REPORTER FILE PHOTO REPORTER FILE PHOTO  Shelter Island Community Preservation Funds could exceed last year’s totals by year’s end, according to Assemblyman Fred Thiele Jr. (I-Sag Harbor).
REPORTER FILE PHOTO
Shelter Island Community Preservation Funds could exceed last year’s totals by year’s end, according to Assemblyman Fred Thiele Jr. (I-Sag Harbor).

Just released numbers on Community Preservation Fund revenues for East End towns show Shelter Island continues to be the only municipality where contributions are lagging last year’s figures, according to Assemblyman Fred Thiele Jr. (I-Sag Harbor).On the positive side, Shelter Island numbers are creeping up. The numbers Mr. Thiele released for the first six months of 2014 had Shelter Island down by 5.2 percent from the CPF revenues it garnered last year.

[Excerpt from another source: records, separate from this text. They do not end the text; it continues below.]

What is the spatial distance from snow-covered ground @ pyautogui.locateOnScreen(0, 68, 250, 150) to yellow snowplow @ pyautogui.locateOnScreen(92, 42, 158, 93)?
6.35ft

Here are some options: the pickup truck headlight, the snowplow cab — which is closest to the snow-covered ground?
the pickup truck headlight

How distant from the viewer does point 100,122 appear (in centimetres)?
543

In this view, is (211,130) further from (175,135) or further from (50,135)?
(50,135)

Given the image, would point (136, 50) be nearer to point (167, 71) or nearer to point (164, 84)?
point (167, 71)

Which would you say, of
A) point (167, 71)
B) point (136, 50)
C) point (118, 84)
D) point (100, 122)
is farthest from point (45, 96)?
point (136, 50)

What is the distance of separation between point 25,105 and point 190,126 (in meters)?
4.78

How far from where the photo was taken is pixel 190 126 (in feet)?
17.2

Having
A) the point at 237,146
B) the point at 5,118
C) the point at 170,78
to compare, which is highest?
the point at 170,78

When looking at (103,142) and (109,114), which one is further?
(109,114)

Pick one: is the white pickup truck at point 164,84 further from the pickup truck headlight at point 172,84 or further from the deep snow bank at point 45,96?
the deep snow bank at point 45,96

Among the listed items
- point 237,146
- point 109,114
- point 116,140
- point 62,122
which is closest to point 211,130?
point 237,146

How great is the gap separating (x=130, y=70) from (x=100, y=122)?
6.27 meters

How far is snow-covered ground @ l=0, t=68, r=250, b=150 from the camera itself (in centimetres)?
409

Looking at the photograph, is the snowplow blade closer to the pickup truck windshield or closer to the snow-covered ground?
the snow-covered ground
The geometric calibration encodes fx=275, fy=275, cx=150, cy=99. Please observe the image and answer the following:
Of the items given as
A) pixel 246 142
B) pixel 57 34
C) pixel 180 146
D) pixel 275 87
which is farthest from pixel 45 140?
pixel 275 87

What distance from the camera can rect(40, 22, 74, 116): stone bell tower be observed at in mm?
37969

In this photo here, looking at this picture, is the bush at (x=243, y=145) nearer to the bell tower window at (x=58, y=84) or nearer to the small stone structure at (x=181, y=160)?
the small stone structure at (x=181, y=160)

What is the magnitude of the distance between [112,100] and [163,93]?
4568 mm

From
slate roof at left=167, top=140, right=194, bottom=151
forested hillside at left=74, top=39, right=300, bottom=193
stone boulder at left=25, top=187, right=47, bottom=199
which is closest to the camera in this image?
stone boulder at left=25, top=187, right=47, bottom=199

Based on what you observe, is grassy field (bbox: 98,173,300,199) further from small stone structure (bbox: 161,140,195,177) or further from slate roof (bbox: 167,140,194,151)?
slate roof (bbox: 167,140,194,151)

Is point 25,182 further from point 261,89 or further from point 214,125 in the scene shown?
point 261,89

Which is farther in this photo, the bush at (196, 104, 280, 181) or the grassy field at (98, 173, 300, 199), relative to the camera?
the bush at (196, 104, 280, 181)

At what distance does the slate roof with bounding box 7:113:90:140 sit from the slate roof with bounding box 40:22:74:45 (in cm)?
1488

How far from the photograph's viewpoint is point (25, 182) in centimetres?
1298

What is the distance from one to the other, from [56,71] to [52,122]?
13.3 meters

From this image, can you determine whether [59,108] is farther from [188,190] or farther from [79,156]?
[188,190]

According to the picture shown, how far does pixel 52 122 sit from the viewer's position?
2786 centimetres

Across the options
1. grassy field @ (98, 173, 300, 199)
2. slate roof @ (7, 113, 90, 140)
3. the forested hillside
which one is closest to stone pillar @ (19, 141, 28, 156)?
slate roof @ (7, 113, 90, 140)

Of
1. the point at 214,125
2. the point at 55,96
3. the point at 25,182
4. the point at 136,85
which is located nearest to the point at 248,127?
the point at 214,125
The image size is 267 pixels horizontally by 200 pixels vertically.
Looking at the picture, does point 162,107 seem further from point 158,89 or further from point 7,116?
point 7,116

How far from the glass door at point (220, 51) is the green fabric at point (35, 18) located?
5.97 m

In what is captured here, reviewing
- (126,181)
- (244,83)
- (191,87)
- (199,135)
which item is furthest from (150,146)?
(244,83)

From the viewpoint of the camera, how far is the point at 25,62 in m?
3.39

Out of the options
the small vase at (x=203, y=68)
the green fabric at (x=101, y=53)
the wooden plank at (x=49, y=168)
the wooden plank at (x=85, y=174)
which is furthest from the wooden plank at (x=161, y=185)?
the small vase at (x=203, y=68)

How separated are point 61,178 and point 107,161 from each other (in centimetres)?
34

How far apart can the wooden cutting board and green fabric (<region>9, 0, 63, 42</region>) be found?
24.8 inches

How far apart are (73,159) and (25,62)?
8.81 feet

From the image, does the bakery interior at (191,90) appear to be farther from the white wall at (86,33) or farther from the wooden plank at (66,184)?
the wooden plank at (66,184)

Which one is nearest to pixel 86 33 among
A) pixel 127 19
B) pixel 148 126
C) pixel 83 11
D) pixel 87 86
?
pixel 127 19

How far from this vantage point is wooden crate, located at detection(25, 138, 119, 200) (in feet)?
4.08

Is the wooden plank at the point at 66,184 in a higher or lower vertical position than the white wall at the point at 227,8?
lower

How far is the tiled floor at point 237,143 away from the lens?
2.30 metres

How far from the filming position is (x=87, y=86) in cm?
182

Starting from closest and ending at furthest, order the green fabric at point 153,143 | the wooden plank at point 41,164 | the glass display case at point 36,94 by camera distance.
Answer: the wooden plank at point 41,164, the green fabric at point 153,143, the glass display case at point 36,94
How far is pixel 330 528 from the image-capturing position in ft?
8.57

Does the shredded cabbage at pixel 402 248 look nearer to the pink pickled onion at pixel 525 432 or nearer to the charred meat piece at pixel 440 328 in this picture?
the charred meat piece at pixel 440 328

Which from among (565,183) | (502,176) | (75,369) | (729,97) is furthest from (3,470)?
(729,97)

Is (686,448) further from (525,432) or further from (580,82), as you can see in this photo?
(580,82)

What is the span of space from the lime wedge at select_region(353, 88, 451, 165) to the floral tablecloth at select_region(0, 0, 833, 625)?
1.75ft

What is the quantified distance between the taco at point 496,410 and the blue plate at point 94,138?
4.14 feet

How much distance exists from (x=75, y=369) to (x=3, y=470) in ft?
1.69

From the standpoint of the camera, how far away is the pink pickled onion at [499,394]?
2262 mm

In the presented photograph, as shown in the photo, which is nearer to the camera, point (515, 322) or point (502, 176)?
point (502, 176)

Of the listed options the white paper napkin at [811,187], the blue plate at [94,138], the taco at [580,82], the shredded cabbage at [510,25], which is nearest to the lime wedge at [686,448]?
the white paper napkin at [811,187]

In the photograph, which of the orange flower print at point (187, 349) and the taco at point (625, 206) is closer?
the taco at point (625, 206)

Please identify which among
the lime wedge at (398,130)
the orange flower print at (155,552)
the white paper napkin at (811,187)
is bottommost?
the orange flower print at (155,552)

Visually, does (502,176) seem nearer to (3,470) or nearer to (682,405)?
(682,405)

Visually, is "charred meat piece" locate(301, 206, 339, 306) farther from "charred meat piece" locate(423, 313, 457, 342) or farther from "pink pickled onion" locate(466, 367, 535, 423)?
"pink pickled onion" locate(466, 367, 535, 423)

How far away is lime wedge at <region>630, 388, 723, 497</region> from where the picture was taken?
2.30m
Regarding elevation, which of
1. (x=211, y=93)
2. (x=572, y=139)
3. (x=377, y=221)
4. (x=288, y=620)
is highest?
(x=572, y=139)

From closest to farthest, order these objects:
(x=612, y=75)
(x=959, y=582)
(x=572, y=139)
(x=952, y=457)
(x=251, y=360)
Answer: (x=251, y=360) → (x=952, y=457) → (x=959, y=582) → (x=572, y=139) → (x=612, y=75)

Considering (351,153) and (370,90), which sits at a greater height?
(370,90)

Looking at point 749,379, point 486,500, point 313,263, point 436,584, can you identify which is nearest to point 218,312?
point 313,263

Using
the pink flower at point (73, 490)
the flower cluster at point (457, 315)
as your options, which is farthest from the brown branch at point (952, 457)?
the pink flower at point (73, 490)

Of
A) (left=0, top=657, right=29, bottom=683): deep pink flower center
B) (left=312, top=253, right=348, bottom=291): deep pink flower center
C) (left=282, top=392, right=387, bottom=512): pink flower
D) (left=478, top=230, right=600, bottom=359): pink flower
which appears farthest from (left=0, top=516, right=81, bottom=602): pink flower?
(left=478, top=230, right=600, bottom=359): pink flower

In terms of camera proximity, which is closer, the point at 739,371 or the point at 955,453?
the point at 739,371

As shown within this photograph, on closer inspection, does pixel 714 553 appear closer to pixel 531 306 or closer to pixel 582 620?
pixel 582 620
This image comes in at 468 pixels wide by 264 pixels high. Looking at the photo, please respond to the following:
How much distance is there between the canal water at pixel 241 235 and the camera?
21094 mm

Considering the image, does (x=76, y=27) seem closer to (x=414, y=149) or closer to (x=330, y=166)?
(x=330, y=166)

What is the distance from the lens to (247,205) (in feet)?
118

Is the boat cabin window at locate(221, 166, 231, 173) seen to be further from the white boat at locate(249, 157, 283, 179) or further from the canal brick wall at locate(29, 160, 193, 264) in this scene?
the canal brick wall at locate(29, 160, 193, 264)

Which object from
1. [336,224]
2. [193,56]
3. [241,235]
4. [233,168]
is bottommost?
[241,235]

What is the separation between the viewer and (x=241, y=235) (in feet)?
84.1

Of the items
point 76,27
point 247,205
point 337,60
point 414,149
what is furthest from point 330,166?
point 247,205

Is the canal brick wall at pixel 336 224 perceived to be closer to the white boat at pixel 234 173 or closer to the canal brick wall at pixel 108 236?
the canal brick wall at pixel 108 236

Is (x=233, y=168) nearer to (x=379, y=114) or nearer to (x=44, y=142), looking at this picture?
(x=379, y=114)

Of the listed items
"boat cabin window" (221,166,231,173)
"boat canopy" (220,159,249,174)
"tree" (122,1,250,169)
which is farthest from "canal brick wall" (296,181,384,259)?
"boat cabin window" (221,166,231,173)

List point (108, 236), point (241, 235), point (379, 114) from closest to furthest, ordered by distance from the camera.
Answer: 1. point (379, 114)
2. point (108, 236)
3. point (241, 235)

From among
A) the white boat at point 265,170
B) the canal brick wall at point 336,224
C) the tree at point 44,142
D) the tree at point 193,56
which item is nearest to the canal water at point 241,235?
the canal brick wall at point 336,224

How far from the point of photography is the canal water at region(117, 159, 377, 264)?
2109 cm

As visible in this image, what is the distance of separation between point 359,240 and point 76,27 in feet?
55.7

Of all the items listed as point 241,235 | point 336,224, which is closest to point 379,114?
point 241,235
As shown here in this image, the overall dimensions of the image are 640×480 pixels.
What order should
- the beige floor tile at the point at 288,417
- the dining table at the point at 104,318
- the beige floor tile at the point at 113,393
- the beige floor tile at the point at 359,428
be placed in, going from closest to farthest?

New numbers show it down by 0.7 percent from CPF receipts for the first eight months of 2013. This is the 2 percent money property buyers pay that is used by municipalities to purchase and maintain land for preservation purposes, keeping those sites free from development.

The Town has taken in $1.48 million in the first eight months of 2014 as compared with $1.49 million in 2013.

Overall on the East End, CPF revenues are up by 9.6 percent for the first eight months of this year as compared with 2013.

Riverhead holds the largest percentage gain, rising by 43.8 percent for the same period this year as compared with last year. That town’s CPF revenues are up to $2.33 million as compared with $1.62 million in 2013.

Southold follows with a 31.2 percent increase bringing its CPF funds to $3.28 million this year as compared with $2.5 million last year.

In the Hamptons, where property values tend to be higher than those on either the North Fork or Shelter Island, Southampton is seeing an 11.1 percent hike in CPF revenues from $34.07 million last year to $37.85 million. In East Hampton, there’s a 1.9 percent hike from $18.84 million in 2013 to $19.19 million this year.

“The CPF continues to see steady growth in revenues in the first eight months of 2014,” Mr. Thiele said.

That reflects “continued strength and stability in East End real estate and the continued availability to local towns of the necessary revenues to protect community character,” he said.

Looking at the numbers overall, he said CPF money is on track to produce $95 million on the East End by year’s end. That would be the highest annual total since 2007, “before the Great Recession,” Mr. Thiele said.